クオンタムリープ株式会社の出井伸之会長(ソニー元会長)は8月26日、M&A仲介大手のストライクのM&Aセミナーで講演し、新型コロナウイルスの感染拡大について「日本が変われるチャンスだ」と指摘した。同氏は「改革には技術革新やパラダイムシフトが必要で、日本はまだモノづくり(だけが得意な国)から脱することができていない」とも述べ、経済・社会の改革の必要性を訴えた。

 

日本の3つの敗戦

 

出井氏は講演で、近代日本は、1945年の第二次世界大戦での敗戦、1985年のプラザ合意による円高と対外競争力の低下、2000年のインターネットビジネスでの出遅れという3つの敗戦を経験したと説明。
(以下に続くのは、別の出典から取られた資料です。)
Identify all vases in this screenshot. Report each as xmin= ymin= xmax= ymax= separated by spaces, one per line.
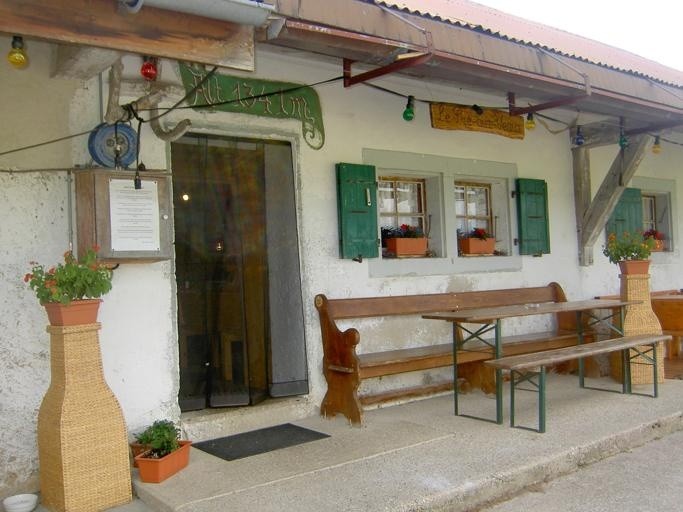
xmin=45 ymin=300 xmax=104 ymax=326
xmin=456 ymin=237 xmax=498 ymax=255
xmin=384 ymin=237 xmax=428 ymax=256
xmin=619 ymin=259 xmax=650 ymax=275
改革が進まなければ、「新型コロナショックは4回目の敗戦になりかねない。今こそ日本は変わらなければならない」と強調した。

 

競争優位の源泉は独自に収集したデータ

 

そのうえで、出井氏は「改革への脅威はpassive-aggression(面従腹背)だ。表面上は賛成するが、実際は変革に反対する人たちがいる」とも指摘。無形の情報資産の重要性も強調し、「独特なデータを集めてくる企業が成長していく」との見方を示した。